Reconciliación diplomática
El miembro de la ONG explica que la represión contra los solicitantes de asilo en Marruecos ha incrementado desde la reconciliación entra Marruecos y España. Para Naji, la nueva cooperación en la frontera es “más peligrosa que nunca” para la vida de las personas migrantes. Explica que en marzo de 2022, en plena crisis diplomática, centenares de sudaneses pudieron llegar a Melilla sin ser reprimidos por las autoridades marroquíes. “Tres meses después, resuelta la crisis, fueron masacrados”, concluye.

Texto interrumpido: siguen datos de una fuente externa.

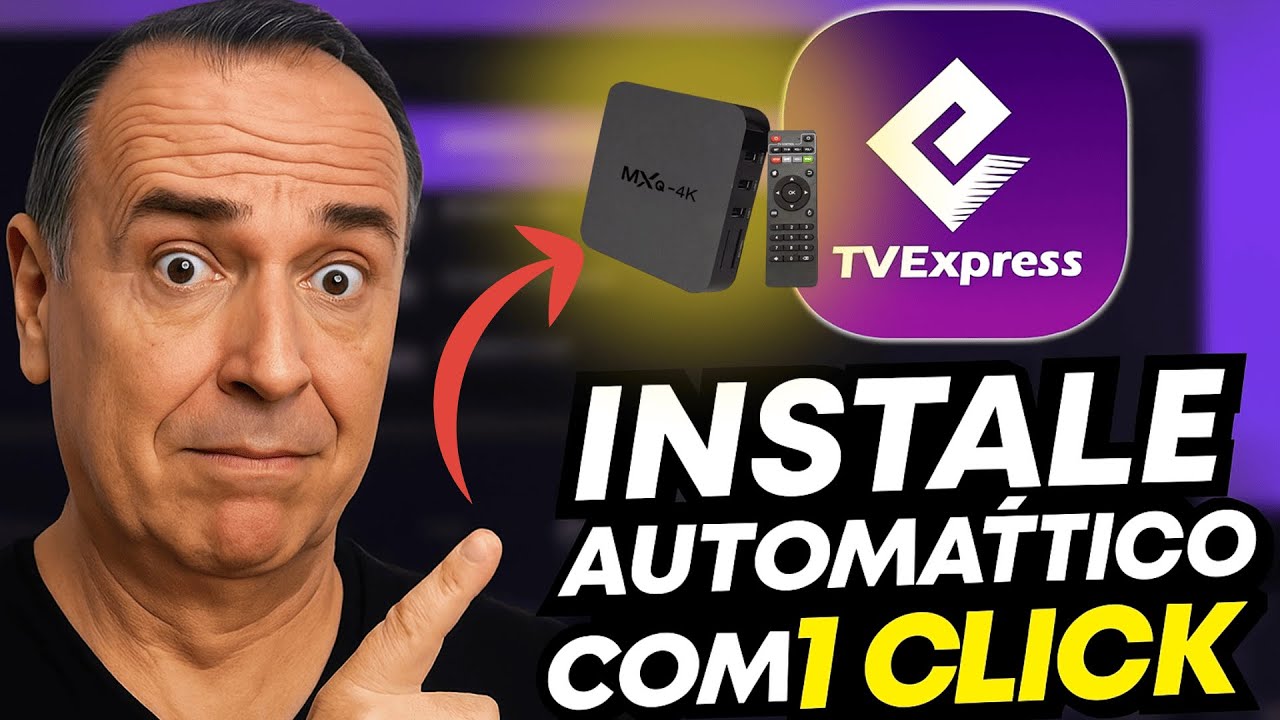 Instalar o TV Express no MXQ: Passo a Passo ATUALIZADO 2025 (Guia Rápido)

Precisamente, el refuerzo del control migratorio fue uno de los pilares de la nueva etapa diplomática abierta entre España y Marruecos después del apoyo de Moncloa al plan de autonomía marroquí para el Sáhara Occidental. A finales de 2022, el número de personas que lograron llegar a territorio español cayó un 20%. En lo que va de año, las entradas han descendido un 50% respecto al año anterior. Desde 2018, España ha pagado más de 120 millones de euros a Marruecos para intensificar el control y frenar la llegada de migrantes. Además, la Unión Europea prevé inyectar más de 500 millones de euros al país magrebí hasta el año 2027 en el marco de la externalización del control migratorio, lo que supondrá alrededor de un 50% más del periodo precedente.
Mientras, los solicitantes de asilo bloqueados en Marruecos sienten que el país se ha convertido en una especie de cárcel a cielo abierto de la que salir es cada vez más difícil y peligroso. Según el monitoreo del colectivo Caminando Fronteras, 11.522 personas han muerto y desaparecido en las rutas de acceso a España desde 2018. “Como extranjeros, no tenemos lugar en Marruecos. Estamos como encarcelados, como si fuéramos criminales. Y somos refugiados, tenemos derecho a vivir en un país seguro”, concluye Osman poco antes de dejar Casablanca para, de nuevo, intentar llegar a la frontera que le separa de sus derechos.